__Lesetext__:
◇ ◇ ◇ ◇ ◇
Einpedalfahren in der Stadt der Fietsen

Der i3 vermittelt durch die schmalen Reifen in 155/70R19 und das Hochformat seiner Karosserie keinen ausgesprochen dynamischen Eindruck. BMW nennt den i3 "Megacity Vehicle", das "viel Innenraum auf wenig Länge" bieten soll. Die Karosserieform – sehr hoch und sehr kurz – passt dazu. Dass dieses glatte Gegenbild der Benzin verbrennenden BMW-Modelle auch wirklich so gemeint ist, merkt man dem i3 spätestens an seiner hohen und aufrechten Sitzposition und der luftigen Einrichtung an. Dazu passt der für einen BMW auffallend geringe Seitenhalt während der Fahrt. Nicht mit dem entspannten Ambiente aus schlanken Sesseln, schwebendem Armaturenbrett und großen Bildschirmen harmonieren will allerdings das Fahrwerk. Statt die atmosphärische Gelassenheit höflich zu unterstützen, agiert es hölzern und ganz unnötig schlagen Stöße auf die Insassen durch. Immerhin hält sich das Wanken in Grenzen, was der i3 aber vielmehr seinem Alu-Carbon-Leichtbau und den im Fahrzeugboden montierten Akkus verdankt als einer Federung, die leider weder komfortabel noch fahrdynamisch ist.
◇ ◇ ◇ ◇ ◇
__Bereitgestellte Datensätze__:
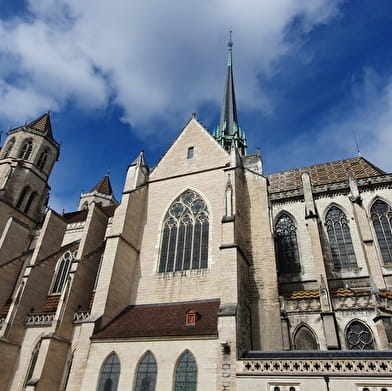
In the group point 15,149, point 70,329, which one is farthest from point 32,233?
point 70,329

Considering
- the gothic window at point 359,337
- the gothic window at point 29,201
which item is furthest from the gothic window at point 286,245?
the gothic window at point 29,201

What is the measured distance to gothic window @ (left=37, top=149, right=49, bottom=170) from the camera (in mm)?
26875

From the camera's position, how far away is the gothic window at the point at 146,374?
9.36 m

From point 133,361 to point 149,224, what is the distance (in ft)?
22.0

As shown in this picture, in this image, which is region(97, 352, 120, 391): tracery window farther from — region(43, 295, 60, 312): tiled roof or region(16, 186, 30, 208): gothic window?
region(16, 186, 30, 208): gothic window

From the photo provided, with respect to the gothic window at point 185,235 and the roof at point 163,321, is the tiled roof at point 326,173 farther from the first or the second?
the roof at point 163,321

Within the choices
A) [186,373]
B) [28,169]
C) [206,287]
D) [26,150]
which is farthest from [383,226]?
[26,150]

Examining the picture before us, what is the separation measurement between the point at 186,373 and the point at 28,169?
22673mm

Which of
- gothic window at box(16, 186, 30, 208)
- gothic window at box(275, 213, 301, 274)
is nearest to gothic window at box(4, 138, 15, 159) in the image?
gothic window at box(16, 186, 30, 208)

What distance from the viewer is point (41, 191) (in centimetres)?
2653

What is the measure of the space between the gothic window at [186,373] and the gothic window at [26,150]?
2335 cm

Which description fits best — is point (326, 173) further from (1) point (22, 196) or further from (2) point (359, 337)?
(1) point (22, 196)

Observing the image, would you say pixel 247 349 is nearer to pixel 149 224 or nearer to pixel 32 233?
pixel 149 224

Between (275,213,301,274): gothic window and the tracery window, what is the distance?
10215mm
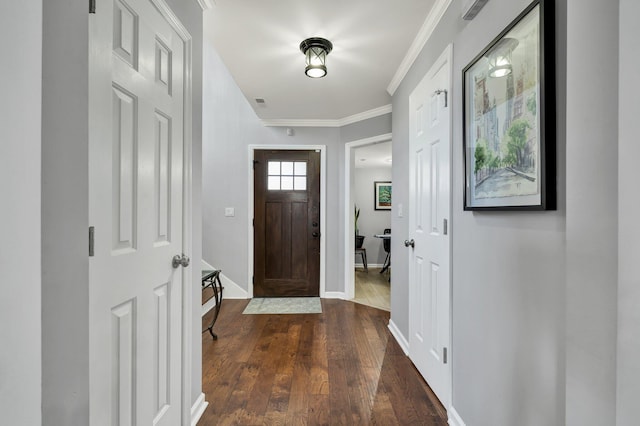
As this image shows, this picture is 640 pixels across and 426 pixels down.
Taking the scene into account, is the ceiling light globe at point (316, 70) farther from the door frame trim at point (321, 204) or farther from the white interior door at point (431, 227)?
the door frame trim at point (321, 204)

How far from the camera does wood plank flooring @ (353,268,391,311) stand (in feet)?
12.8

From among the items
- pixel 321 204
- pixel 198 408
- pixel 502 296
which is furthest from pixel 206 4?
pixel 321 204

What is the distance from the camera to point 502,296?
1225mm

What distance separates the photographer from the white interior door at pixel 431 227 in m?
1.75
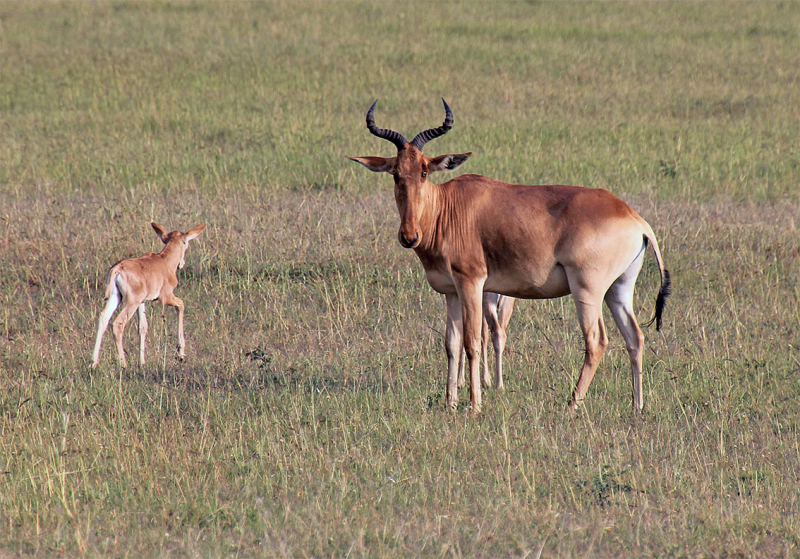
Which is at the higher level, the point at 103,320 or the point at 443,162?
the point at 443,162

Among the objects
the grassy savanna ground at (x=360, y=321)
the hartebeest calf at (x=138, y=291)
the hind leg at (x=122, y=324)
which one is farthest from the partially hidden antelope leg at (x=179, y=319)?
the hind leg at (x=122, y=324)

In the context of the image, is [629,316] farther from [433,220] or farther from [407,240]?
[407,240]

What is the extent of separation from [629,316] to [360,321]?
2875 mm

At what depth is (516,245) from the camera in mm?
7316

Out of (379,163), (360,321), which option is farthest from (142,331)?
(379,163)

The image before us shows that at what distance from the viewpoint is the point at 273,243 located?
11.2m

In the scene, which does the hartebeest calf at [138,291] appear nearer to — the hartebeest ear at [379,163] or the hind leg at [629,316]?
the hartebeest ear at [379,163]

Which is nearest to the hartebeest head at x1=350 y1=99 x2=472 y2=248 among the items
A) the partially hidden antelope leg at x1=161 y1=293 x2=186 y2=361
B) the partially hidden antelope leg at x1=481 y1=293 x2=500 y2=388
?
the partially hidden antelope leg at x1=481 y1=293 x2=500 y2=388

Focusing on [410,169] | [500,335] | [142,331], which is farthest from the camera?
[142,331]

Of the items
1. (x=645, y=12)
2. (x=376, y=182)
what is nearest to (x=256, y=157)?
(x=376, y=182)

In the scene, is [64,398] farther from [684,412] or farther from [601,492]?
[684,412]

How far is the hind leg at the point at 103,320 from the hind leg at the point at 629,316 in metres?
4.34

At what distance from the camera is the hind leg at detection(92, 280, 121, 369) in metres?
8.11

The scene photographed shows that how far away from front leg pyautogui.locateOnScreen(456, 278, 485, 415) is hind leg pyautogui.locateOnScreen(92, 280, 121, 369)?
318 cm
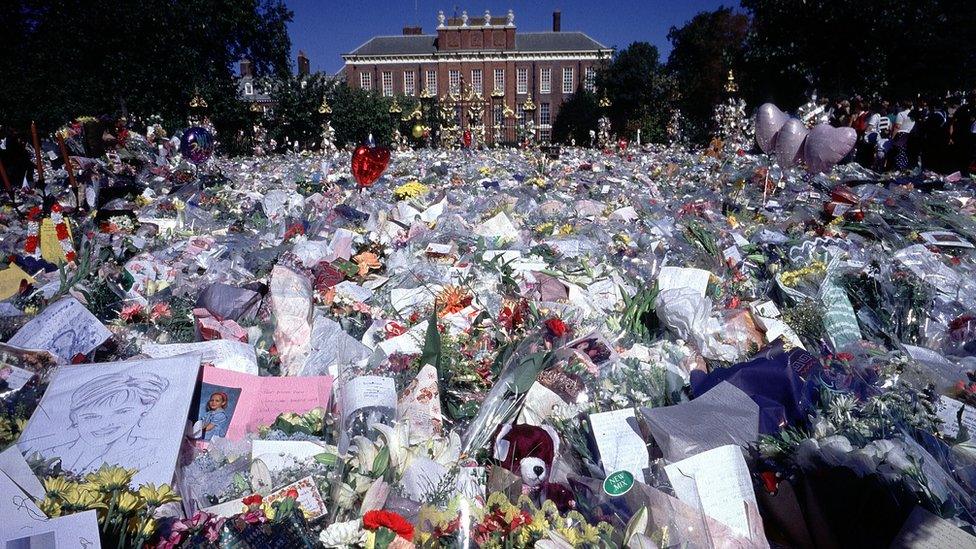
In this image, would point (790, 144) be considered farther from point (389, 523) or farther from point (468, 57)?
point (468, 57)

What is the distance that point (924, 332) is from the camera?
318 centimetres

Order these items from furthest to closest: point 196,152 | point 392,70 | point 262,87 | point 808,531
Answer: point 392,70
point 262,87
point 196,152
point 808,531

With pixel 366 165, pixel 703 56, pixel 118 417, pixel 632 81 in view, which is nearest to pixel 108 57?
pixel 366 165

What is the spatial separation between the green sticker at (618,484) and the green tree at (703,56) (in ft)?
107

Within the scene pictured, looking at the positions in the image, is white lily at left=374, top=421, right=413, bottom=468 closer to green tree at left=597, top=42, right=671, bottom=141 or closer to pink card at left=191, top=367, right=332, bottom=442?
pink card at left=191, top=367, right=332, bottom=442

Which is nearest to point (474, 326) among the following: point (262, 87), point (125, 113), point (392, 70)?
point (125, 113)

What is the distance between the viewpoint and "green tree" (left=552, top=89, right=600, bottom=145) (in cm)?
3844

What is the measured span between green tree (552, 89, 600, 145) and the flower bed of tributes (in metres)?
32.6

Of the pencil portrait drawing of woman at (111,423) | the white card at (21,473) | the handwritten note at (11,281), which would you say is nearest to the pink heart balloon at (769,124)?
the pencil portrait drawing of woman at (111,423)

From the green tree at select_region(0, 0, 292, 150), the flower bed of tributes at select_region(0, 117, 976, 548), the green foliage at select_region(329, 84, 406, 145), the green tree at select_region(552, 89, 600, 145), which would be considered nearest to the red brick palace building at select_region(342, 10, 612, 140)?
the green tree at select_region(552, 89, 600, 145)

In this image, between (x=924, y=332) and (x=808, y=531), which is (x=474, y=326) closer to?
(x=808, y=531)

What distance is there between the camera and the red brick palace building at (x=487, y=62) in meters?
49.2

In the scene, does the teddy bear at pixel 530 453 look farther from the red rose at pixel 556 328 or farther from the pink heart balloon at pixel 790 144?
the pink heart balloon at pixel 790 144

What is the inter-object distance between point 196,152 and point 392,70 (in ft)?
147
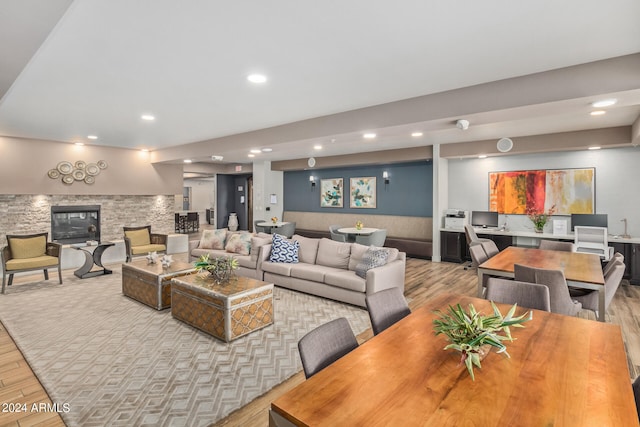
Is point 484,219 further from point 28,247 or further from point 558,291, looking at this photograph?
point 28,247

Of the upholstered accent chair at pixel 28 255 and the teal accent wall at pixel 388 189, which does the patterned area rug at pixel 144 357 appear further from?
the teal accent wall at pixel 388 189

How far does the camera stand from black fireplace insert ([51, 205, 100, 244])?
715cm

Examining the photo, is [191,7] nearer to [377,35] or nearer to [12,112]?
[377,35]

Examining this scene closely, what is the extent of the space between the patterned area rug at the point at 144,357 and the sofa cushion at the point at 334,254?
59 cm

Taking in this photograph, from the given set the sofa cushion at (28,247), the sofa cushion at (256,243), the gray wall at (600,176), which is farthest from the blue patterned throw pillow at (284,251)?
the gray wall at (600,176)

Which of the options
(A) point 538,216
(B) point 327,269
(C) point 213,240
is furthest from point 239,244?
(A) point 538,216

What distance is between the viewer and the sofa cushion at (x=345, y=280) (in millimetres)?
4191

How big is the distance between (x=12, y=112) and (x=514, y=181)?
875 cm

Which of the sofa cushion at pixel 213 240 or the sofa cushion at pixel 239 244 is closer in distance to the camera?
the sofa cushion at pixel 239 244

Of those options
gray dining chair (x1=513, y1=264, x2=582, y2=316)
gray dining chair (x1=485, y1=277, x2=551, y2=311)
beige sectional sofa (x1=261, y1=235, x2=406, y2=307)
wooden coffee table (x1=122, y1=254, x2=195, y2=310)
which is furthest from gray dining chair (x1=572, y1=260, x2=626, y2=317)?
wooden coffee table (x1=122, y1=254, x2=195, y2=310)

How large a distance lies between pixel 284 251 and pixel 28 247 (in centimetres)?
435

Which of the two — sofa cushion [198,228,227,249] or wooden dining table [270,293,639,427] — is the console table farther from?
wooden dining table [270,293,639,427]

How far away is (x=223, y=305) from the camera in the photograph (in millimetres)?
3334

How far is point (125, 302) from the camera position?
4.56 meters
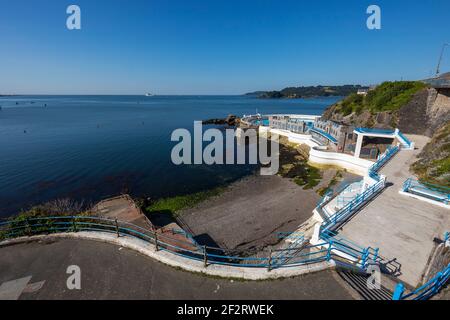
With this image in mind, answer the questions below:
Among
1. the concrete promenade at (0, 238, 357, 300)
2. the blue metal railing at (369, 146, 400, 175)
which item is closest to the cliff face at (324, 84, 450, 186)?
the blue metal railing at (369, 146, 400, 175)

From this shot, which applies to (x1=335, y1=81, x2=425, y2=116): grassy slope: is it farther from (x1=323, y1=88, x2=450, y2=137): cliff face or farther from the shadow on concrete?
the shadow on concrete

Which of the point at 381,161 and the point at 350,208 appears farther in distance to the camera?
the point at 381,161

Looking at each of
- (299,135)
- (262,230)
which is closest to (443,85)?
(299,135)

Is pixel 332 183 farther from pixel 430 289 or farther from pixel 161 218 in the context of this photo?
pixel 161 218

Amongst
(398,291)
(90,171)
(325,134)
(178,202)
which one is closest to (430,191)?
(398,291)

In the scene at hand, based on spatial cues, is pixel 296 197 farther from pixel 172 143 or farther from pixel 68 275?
◇ ◇ ◇ ◇ ◇
__Aufgaben__:
**1.** Zählen Sie alle Bestandteile auf, aus denen das entspannte Ambiente laut dem Text über den BMW i3 besteht.
**2.** Führen Sie den Text über den BMW i3 im Anschluss an seinen letzten Satz weiter.

__Lösungen__:
**1.** schlanke Sessel, schwebendes Armaturenbrett, große Bildschirme

**2.**
125 kW und 250 Nm sind eine ganze Menge für knapp 1,3 Tonnen Auto, mit einem nur leise sirrenden Sprint von null auf 100 in 7,2 Sekunden ist man kaum langsamer als mit einem Golf GTI. Gute Beschleunigung zeichnet viele E-Autos aus. Während die meisten aber jenseits der Stadtgeschwindigkeit spürbar nachlassen, zieht der i3 auch weit darüber noch unbeirrt weiter. BMW nutzt einerseits im Motor des i3 das Phänomen der Reluktanz, zudem ist er generell kräftiger motorisiert als der Wettbewerb. Laut BMW wollte man ein Auto bauen, das auch für den Speckgürtel der Städte geeignet ist, und da fährt man schon mal ein paar Kilometer auf dem Autobahnring.